§ **Task details**: Where the material below has a line containing "The phage H70", start repeating exactly, and keep going through the line containing "No enrichment of", with no other lines.

§ **Data records**:
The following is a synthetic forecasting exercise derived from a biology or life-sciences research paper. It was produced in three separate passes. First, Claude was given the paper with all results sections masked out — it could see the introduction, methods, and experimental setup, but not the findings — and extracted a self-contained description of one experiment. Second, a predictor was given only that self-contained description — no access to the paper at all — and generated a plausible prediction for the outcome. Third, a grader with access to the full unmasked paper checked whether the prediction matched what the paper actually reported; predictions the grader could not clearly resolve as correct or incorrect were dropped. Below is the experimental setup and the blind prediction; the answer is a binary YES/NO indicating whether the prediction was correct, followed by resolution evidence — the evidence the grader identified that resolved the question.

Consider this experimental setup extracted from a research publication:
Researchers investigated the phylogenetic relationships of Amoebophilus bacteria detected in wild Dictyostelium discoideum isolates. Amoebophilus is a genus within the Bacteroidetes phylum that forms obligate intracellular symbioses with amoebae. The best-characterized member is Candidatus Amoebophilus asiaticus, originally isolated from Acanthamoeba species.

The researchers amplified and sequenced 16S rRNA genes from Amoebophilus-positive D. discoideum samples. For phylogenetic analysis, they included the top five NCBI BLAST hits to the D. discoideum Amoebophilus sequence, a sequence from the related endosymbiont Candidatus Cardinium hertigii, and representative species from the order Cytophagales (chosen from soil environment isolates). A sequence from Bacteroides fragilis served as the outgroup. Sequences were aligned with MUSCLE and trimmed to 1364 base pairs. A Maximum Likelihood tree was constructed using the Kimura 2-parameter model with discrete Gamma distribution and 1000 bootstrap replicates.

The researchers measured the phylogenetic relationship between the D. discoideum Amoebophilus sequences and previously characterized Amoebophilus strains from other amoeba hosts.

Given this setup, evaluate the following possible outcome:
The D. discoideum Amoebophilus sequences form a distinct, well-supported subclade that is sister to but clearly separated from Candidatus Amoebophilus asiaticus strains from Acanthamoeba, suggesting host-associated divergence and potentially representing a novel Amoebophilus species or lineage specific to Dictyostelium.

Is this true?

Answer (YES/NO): YES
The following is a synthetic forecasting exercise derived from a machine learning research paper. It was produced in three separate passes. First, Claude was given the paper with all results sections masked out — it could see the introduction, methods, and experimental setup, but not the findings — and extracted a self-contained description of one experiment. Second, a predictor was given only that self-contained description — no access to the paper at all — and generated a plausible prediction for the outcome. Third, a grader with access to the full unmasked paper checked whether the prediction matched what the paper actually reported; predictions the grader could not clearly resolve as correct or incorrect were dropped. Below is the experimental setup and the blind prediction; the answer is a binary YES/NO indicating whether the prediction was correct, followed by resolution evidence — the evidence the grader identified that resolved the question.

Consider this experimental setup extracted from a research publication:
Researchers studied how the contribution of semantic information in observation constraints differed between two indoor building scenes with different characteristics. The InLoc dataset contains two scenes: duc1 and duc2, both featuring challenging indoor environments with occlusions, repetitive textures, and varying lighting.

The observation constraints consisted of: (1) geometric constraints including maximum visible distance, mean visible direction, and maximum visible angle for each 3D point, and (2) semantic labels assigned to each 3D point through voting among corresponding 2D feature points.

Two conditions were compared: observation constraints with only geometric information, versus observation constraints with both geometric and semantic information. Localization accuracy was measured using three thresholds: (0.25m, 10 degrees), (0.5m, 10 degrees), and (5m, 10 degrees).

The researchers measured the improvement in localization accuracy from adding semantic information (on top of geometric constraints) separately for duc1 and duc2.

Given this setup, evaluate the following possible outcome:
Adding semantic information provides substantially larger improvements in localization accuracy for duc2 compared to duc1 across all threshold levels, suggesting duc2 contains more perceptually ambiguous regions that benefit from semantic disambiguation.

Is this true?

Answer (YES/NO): NO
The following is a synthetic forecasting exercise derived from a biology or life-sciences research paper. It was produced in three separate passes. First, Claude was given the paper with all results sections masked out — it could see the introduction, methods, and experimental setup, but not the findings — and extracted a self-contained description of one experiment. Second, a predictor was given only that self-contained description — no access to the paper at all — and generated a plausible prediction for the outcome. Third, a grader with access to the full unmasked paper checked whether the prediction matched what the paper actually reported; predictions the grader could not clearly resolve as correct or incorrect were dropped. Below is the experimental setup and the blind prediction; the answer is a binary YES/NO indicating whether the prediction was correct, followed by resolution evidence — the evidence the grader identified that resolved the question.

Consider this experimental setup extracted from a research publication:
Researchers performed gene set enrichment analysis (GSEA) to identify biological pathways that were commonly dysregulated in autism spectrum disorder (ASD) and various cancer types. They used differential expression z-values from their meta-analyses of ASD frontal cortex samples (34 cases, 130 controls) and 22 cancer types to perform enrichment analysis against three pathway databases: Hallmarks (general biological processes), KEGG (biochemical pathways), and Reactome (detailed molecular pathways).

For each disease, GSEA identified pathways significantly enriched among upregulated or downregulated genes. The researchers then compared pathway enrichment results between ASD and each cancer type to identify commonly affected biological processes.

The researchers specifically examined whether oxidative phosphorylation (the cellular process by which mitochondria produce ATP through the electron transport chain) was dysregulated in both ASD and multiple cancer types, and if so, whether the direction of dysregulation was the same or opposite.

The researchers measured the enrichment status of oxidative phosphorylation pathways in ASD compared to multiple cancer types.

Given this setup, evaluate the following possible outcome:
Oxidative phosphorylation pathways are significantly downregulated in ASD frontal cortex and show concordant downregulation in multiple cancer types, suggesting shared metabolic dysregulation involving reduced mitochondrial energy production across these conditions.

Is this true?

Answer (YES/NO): YES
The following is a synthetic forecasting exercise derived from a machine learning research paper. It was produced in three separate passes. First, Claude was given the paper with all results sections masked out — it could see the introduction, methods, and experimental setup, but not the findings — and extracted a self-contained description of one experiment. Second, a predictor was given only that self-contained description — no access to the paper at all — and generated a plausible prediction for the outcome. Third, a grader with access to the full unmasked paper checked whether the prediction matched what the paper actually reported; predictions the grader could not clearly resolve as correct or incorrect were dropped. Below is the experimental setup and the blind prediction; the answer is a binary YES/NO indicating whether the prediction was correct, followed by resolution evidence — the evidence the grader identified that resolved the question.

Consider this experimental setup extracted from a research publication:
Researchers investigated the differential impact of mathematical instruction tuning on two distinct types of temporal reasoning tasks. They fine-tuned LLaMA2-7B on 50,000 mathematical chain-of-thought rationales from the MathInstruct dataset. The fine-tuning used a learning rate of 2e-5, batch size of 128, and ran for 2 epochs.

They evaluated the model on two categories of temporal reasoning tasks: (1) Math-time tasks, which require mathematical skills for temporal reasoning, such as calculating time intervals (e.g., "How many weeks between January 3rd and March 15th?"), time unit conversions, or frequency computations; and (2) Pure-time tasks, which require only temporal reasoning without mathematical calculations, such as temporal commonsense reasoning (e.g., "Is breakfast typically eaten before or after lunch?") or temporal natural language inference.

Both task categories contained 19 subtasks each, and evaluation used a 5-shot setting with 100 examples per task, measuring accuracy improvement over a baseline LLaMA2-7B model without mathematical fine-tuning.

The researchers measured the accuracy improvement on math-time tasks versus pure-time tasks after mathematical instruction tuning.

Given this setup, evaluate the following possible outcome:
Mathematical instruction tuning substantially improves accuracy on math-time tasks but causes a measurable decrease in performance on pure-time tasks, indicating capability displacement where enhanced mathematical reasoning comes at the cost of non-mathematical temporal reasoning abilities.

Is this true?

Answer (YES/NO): NO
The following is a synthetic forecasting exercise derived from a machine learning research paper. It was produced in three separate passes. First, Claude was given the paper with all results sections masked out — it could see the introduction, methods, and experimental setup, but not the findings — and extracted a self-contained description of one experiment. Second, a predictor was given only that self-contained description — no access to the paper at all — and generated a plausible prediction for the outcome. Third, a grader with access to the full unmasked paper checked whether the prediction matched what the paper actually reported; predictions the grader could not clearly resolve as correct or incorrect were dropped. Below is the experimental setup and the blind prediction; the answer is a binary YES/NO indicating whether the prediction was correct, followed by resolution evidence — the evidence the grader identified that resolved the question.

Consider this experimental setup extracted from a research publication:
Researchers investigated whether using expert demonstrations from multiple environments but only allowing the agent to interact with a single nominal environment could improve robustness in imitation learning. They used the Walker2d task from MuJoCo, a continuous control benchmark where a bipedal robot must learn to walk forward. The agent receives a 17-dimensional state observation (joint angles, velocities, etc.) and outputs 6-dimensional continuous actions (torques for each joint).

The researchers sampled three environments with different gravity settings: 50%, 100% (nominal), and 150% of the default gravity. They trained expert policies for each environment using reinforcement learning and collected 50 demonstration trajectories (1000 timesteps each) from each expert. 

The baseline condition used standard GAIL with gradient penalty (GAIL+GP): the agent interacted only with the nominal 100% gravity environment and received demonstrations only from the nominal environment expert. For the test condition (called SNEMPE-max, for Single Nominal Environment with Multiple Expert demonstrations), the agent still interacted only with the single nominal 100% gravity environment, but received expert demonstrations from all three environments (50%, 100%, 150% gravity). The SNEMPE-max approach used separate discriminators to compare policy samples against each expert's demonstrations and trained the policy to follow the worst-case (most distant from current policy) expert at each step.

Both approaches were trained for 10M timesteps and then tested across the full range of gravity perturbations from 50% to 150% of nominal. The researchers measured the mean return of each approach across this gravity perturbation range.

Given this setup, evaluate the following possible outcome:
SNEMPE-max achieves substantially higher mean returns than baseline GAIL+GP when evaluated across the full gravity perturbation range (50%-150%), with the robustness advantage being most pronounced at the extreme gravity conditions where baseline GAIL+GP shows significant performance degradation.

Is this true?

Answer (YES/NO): NO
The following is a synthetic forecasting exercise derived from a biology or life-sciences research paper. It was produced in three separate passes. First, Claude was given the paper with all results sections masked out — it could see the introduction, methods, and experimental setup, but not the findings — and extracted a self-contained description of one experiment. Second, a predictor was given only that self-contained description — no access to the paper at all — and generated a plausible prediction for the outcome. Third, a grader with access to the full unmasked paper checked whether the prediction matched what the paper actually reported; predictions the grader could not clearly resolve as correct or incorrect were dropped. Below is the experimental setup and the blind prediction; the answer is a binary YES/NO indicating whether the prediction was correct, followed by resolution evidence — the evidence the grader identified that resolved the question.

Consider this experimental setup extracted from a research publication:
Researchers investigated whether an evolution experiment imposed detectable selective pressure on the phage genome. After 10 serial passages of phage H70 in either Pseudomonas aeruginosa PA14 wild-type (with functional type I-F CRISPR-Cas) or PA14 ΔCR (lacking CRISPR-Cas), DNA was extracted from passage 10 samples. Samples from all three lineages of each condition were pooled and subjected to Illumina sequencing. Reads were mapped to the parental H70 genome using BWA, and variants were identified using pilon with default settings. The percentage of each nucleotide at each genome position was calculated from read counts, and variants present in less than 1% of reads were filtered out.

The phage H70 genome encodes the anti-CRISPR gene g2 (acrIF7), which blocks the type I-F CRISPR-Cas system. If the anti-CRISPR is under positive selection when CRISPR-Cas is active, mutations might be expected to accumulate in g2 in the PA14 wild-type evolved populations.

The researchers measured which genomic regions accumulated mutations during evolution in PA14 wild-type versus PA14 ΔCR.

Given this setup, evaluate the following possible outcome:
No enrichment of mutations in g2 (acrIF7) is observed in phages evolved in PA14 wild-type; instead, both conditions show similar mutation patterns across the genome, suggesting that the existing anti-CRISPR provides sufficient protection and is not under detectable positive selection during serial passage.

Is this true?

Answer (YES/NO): YES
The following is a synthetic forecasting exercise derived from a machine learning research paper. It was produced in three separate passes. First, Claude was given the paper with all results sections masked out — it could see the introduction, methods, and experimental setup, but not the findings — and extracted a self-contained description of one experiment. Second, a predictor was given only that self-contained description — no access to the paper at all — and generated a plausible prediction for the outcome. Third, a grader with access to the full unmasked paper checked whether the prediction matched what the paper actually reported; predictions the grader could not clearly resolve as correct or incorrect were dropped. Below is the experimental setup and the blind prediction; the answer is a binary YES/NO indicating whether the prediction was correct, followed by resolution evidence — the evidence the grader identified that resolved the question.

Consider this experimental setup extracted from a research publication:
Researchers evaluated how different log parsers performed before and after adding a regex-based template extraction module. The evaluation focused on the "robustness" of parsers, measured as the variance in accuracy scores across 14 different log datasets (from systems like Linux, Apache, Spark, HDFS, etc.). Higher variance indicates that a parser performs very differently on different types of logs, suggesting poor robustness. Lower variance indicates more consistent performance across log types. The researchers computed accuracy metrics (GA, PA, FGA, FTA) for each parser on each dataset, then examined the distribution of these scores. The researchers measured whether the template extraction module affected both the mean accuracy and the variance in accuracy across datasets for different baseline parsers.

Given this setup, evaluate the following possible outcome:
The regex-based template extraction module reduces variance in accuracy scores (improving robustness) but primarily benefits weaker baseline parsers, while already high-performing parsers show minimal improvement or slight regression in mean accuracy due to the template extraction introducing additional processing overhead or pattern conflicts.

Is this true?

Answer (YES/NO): NO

§ **Exercise result**:
The phage H70 genome encodes the anti-CRISPR gene g2 (acrIF7), which blocks the type I-F CRISPR-Cas system. If the anti-CRISPR is under positive selection when CRISPR-Cas is active, mutations might be expected to accumulate in g2 in the PA14 wild-type evolved populations.

The researchers measured which genomic regions accumulated mutations during evolution in PA14 wild-type versus PA14 ΔCR.

Given this setup, evaluate the following possible outcome:
No enrichment of mutations in g2 (acrIF7) is observed in phages evolved in PA14 wild-type; instead, both conditions show similar mutation patterns across the genome, suggesting that the existing anti-CRISPR provides sufficient protection and is not under detectable positive selection during serial passage.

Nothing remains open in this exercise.